» **Work request 1**:
Answer these questions about the Julia range comment:
(a) According to the comment, how many arguments must be given for the statement about a UnitRange to apply?
(b) What does the call range_start_stop_length(1, 3, 3) return?
(c) Which lines does the comment refer to?
» **Work request 2**: Write out the Julia range comment from "julia> range_start_stop_length(1, 3, 3)" to "range_start_step_stop(1, 1, 3)", substituting "StepRangeLen" for "LinRange".

START Document segment

One of the reasons I suggested

"If both arguments are Integers a UnitRange will be returned"

is this statement only applies when only two arguments are given. It seems strange to refer to two arguments as "all" arguments.

If three arguments are given, one does not get a unit range even when stop - start + 1 == length or step = 1

julia> range_start_stop_length(1, 3, 3)
3-element LinRange{Float64}:
 1.0,2.0,3.0

julia> range_start_step_length(1, 1, 3)
1:1:3

julia> range_start_step_stop(1, 1, 3)
1:1:3

Comment on lines +131 to +146
_range(start::Nothing, step::Nothing, stop::Nothing, len::Nothing) = range_error(start, step, stop, len)
_range(start::Nothing, step::Nothing, stop::Nothing, len::Any ) = range_error(start, step, stop, len)

END Document segment
START Supplied data

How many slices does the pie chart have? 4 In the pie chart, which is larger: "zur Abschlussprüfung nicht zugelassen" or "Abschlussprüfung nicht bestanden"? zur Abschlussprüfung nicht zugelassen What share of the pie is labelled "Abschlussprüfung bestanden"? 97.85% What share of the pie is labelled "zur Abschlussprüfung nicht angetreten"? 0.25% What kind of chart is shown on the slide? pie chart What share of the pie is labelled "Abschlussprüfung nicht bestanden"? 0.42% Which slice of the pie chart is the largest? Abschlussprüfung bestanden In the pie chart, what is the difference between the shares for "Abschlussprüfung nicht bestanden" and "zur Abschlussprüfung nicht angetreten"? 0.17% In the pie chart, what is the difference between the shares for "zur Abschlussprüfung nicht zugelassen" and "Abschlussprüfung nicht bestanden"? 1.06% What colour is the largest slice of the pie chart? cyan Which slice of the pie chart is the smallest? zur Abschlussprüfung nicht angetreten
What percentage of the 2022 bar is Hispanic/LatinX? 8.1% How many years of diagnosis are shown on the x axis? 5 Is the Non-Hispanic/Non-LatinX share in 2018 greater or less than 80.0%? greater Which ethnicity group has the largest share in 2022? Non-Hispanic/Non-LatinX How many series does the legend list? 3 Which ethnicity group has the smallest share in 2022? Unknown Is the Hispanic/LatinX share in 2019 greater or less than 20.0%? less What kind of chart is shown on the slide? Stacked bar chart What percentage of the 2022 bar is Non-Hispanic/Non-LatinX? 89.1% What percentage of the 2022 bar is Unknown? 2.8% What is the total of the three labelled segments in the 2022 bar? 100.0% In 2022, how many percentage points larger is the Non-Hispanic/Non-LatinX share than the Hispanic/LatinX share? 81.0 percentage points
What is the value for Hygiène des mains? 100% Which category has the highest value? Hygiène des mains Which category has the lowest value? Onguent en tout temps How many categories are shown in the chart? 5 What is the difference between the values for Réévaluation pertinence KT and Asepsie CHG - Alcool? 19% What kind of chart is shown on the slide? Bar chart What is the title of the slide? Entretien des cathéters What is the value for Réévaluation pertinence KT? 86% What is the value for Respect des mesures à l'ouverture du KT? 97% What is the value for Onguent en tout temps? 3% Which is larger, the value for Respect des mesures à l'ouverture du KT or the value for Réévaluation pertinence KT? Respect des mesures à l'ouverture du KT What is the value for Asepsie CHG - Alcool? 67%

END Supplied data

» **Response box 1**:
(a) Only two arguments.
(b) A 3-element LinRange{Float64} holding 1.0, 2.0 and 3.0.
(c) Lines +131 to +146.

» **Response box 2**:
julia> range_start_stop_length(1, 3, 3)
3-element StepRangeLen{Float64}:
 1.0,2.0,3.0

julia> range_start_step_length(1, 1, 3)
1:1:3

julia> range_start_step_stop(1, 1, 3)